## [Task objective]
Each line below with the word "Giemsa" needs to be copied.

[Dataset excerpts]

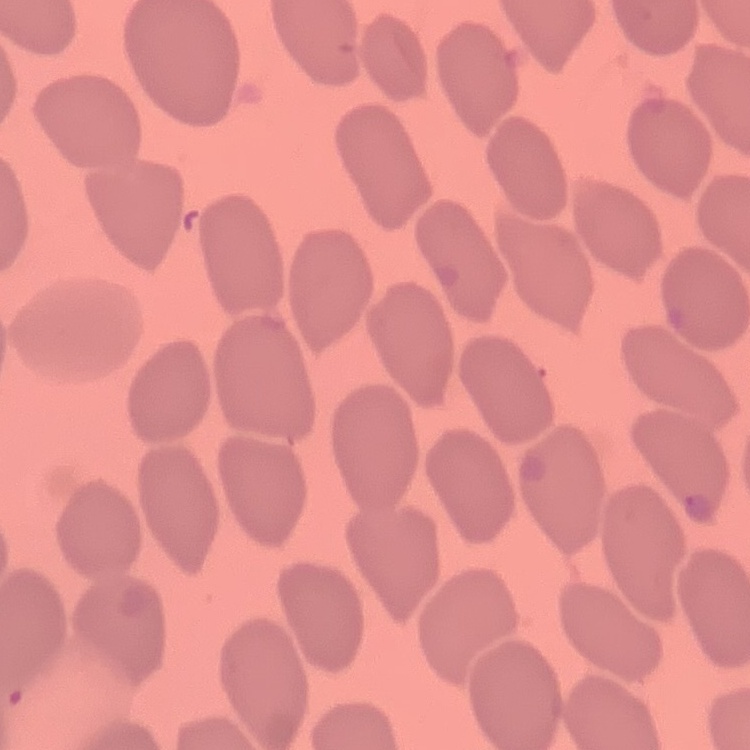
The red blood cells show no rouleaux formation. Thin peripheral smear. Square crop of a larger photomicrograph. Field's or Giemsa stain.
Give the extent of all Plasmodium malariae-infected red blood cells.
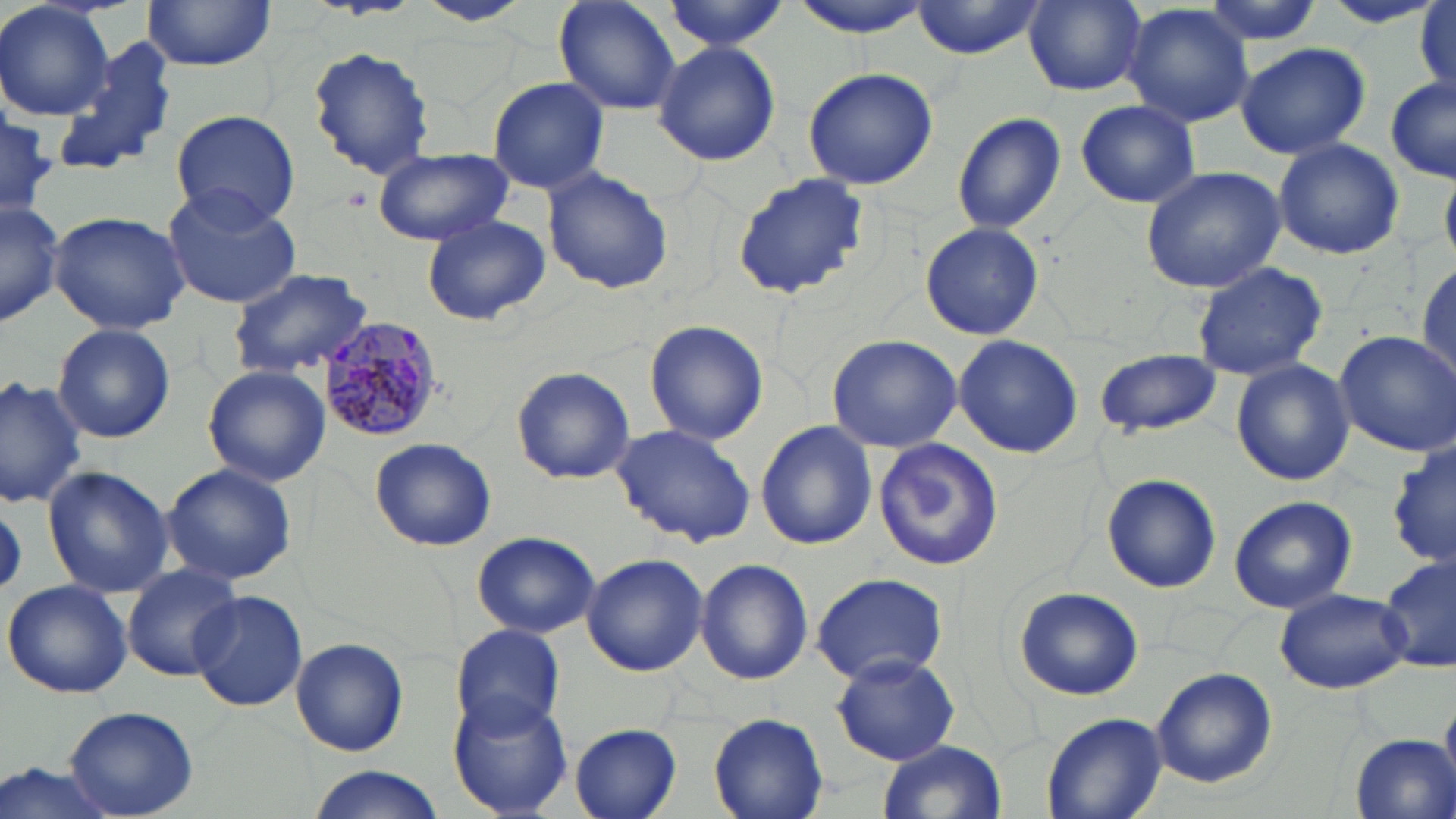

Approximate bounding boxes as named x1/y1/x2/y2 corners in pixels.
Plasmodium malariae-infected red blood cells: (x1=315, y1=315, x2=442, y2=442).

{
  "slide_level_diagnosis": "Plasmodium malariae",
  "preparation": "thin blood film",
  "magnification": "1000x",
  "field_of_view": "one of a larger specimen",
  "image_size": "1456×819 pixels",
  "modality": "optical microscopy",
  "uninfected_red_blood_cell_locations": "approximate bounding boxes as named x1/y1/x2/y2 corners in pixels: (x1=416, y1=0, x2=535, y2=28), (x1=553, y1=0, x2=682, y2=115), (x1=786, y1=0, x2=935, y2=36), (x1=911, y1=0, x2=1050, y2=59), (x1=1197, y1=0, x2=1325, y2=46), (x1=1316, y1=0, x2=1444, y2=29), (x1=0, y1=1, x2=116, y2=120), (x1=1023, y1=1, x2=1147, y2=96), (x1=140, y1=2, x2=275, y2=73), (x1=660, y1=2, x2=789, y2=52), (x1=1415, y1=4, x2=1454, y2=92), (x1=1124, y1=5, x2=1255, y2=129), (x1=45, y1=41, x2=182, y2=182), (x1=653, y1=41, x2=781, y2=167), (x1=1234, y1=41, x2=1372, y2=159), (x1=307, y1=45, x2=436, y2=179), (x1=801, y1=65, x2=938, y2=191), (x1=486, y1=76, x2=611, y2=194), (x1=1385, y1=76, x2=1456, y2=184), (x1=1074, y1=100, x2=1200, y2=208), (x1=170, y1=110, x2=299, y2=228), (x1=952, y1=113, x2=1066, y2=234), (x1=0, y1=117, x2=58, y2=213), (x1=1272, y1=137, x2=1404, y2=260), (x1=372, y1=149, x2=514, y2=247), (x1=543, y1=166, x2=673, y2=296), (x1=1140, y1=166, x2=1285, y2=293), (x1=732, y1=172, x2=871, y2=300), (x1=160, y1=186, x2=301, y2=309), (x1=1, y1=198, x2=66, y2=327), (x1=49, y1=208, x2=191, y2=336), (x1=420, y1=215, x2=551, y2=328), (x1=921, y1=220, x2=1044, y2=341), (x1=1190, y1=261, x2=1327, y2=381), (x1=1416, y1=261, x2=1454, y2=379), (x1=226, y1=267, x2=374, y2=379), (x1=643, y1=320, x2=768, y2=446), (x1=52, y1=322, x2=177, y2=443), (x1=1333, y1=332, x2=1456, y2=457), (x1=826, y1=334, x2=962, y2=453), (x1=953, y1=335, x2=1084, y2=460), (x1=1095, y1=347, x2=1222, y2=437), (x1=1231, y1=359, x2=1355, y2=487), (x1=202, y1=363, x2=330, y2=486), (x1=512, y1=366, x2=633, y2=484), (x1=0, y1=374, x2=90, y2=509), (x1=754, y1=421, x2=878, y2=550), (x1=609, y1=424, x2=757, y2=546), (x1=370, y1=436, x2=497, y2=551), (x1=871, y1=437, x2=1004, y2=574), (x1=161, y1=463, x2=297, y2=585), (x1=42, y1=465, x2=174, y2=597), (x1=1101, y1=472, x2=1220, y2=593), (x1=1229, y1=497, x2=1356, y2=612), (x1=472, y1=532, x2=600, y2=639), (x1=1379, y1=552, x2=1455, y2=674), (x1=582, y1=553, x2=708, y2=677), (x1=694, y1=558, x2=813, y2=686), (x1=122, y1=563, x2=243, y2=681), (x1=809, y1=571, x2=951, y2=685), (x1=3, y1=578, x2=133, y2=698), (x1=1013, y1=585, x2=1144, y2=701), (x1=1272, y1=587, x2=1411, y2=694), (x1=188, y1=590, x2=306, y2=712), (x1=450, y1=625, x2=567, y2=735), (x1=291, y1=637, x2=409, y2=758), (x1=832, y1=652, x2=962, y2=766), (x1=1150, y1=667, x2=1277, y2=789), (x1=448, y1=693, x2=573, y2=816), (x1=66, y1=707, x2=199, y2=817), (x1=1041, y1=711, x2=1166, y2=819), (x1=708, y1=713, x2=828, y2=819), (x1=568, y1=724, x2=683, y2=819), (x1=1350, y1=734, x2=1454, y2=818), (x1=878, y1=739, x2=1008, y2=819), (x1=0, y1=762, x2=122, y2=819), (x1=306, y1=767, x2=444, y2=819)",
  "stain": "May-Grünwald-Giemsa"
}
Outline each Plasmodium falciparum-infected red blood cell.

## [Problem solution]
The red blood cells show no rouleaux formation. Thin peripheral smear. Square crop of a larger photomicrograph. Field's or Giemsa stain.
  "stain": "May-Grünwald-Giemsa"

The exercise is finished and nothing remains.